Thursday, March 17, 2011
Scream, No. 2 - Scream 2 (1997)
Scream did phenomenally well, far out of proportion with its genre. If that doesn’t peg it as mainstream horror, I don’t know what does. Credit a wonderful convergence of elements, from Kevin Williamson’s knowing script that was just meta enough, and a likeable, recognizable cast, combined with Wes Craven’s informed horror direction, giving Scream that minor shock of exploitation it needs. And for a movie which reignited the slasher subgenre, it’s no wonder Scream had a sequel turnaround akin to the original Friday the 13th. That is, in under a year, Scream 2 was already made and in theaters.
Such a quick turnaround isn’t conducive to ideal moviemaking, so it helps Williamson had already planned out his sequels’ general direction before ever selling his original Scream script. You’ll hear this cited as proof “it was always conceived of as a trilogy,” or some such George Lucas nonsense, but it was really a way for Williamson to ensure Scream’s draw to investors with the promise of a franchise. And once that hoped-for ultra-success came true, sequelizing was simple.
Even so, Scream 2 has the added challenge of a small window, plus all the common disadvantages of sequels: replicating appropriate elements, repeating stories which do not naturally repeat, being generally subservient to a former muse. Scream 2 has one arguable advantage on its side: irony. “Sequels suck,” ignoring provided counterexamples (Aliens, T2, the non-Cameron House II), therefore our sequel sucks, but we know it sucks, so it’s good that it sucks, therefore it doesn’t suck. Or something. This is sort of the Scream 1 approach, which is not as useful now. Not to mention, expounding upon the Rules of the Horror Sequel (bigger body count, more elaborate deaths – not useful info to the victims, however) doesn’t yield a whole lot.
But luckily for Scream 2, it is a sequel, so it doesn’t just have generic horror cinema to comment upon. It has Scream! Indeed, Scream is a movie in Scream 2…actually, it’s not that simple. The movie is Stab. (Was Scary Movie not then available? Because that would’ve been a cleverer meta comment and would’ve preempted the Wayanses.) Stab is ostensibly a docudrama, in that it’s a dramatization of the real life (in Scream’s world, at least) Woodsboro murders. Only…Stab is really based on reporter Gale Weathers’ (Courtney Cox) book “The Woodsboro Murders,” and she’s evidently quite pleased to take liberties with the truth. So Stab isn’t that neatly a Scream parallel.
Stab is necessary, in order for Scream 2 to openly address criticisms of horror movies without seeming forced. It’s also a source of some overt comedy a Scream generally cannot sustain. So if you recall your obscure Scream dialogue, you’ll recall Sidney Prescott (Neve Campbell) ruing the likelihood that Tori Spelling might play her (for those of you no longer living in 1997, Tory Spelling was…oh to hell with it, just check here). With that knowledge, you’ll notice a joke when Spelling indeed plays Sidney in Stab. It’s apparently somehow funny for Luke Wilson to play Skeet Ulrich, in an overly-obvious example of consciously bad acting, but I don’t follow.

____

Prompt 1
In the review of Scream 2, what is the film Stab based on?
Prompt 2
Resume the review of Scream 2 after its final sentence, keeping the same voice.

[Captioned web image data]

____

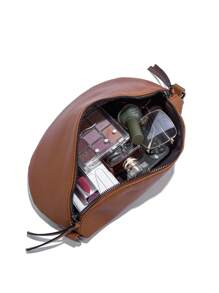 Fashionable And Simple Soft Leather Crossbody Shoulder Bag - Brown - View 6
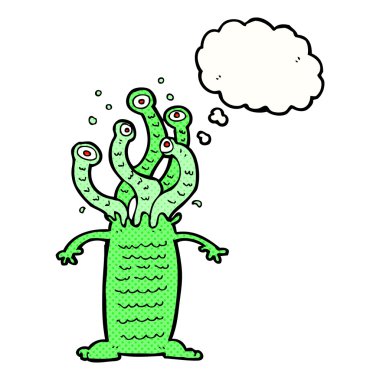 Düşünce baloncuklu çizgi film canavarı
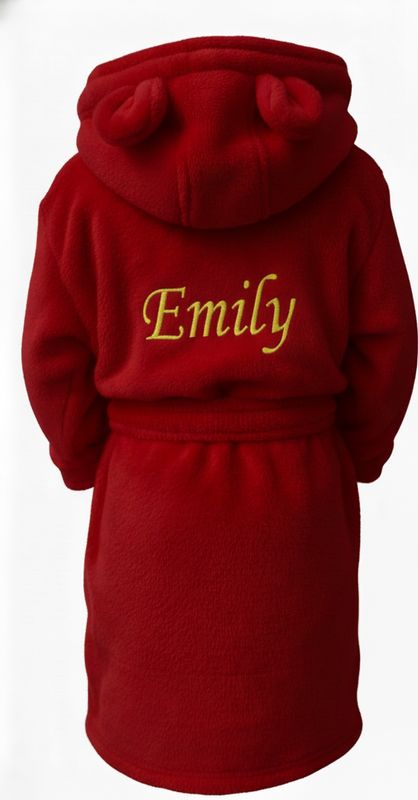 Personalised Red Dressing Gown with Ears
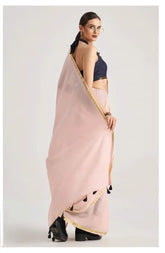India Silk Baby Pink Sarees Crafted From Soft Viscose Mul Fabric Offer A Perfect Blend Of Comfort And Elegance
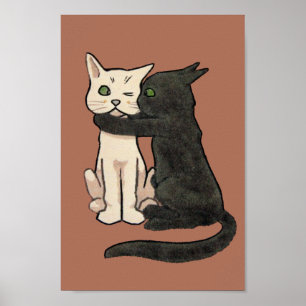 Vintage Cute Kissing Cat Art Poster Print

____

Answer area 1
Stab is based on reporter Gale Weathers' book "The Woodsboro Murders."

Answer area 2
Stab provides some clearer fun as well, as what we mostly see of it (Casey’s opening murder, Drew Barrymore now replaced with Heather Graham) is a clear parody of excessive ‘90s horror. As guest directed by an uncredited Robert Rodriguez, it really plays like his whole career – that is, this same sort of over-the-top quasi-parody (think Machete, or Planet Terror, or anything that’s not Spy Kids).
But all this is just on the periphery – though it’s a lot of what distinguishes Scream 2 as one layer deeper into the meta than Scream. As I maintained with Scream, dwelling upon the post-modernism is misdirected, as there isn’t a whole lot to it. Scream 2’s introductory double murder gets the fullest benefit of the layering, as it occurs as a preview screening of Stab (with an audience ten times more enthusiastic than ones I’ve ever seen). The rest of the movie is mostly a serious thriller with reflexive characters, and distinct from a basic horror movie only in some specific ways.
But for now, this movie’s opening, the movie opening…Scream formula becomes apparent: Celebrities die first (here it’s Omar Epps and Jada Pinkett pre-Smith – though the rest of the cast is famous enough that’s just splitting hairs). Otherwise, this is nothing like Casey’s scene in the first. We follow a duo watching a horror movie in the theater, same as the scores of other rowdies. Whereas Casey knew she was in danger, here Phil Stevens and Maureen Evans do not. We get that viewer-benefit of seeing portents where they don’t, because indeed, if actual hints of doom looked like this, all of Stab’s moviegoers would be frightened. But they are not; they are murder crazed, which gives us a nice little dichotomy once Maureen dies in front of the screen, juxtaposed with the silly fake death (of a real death) of Heather Graham behind her. How do we relate to death in films? Is it right to enjoy it?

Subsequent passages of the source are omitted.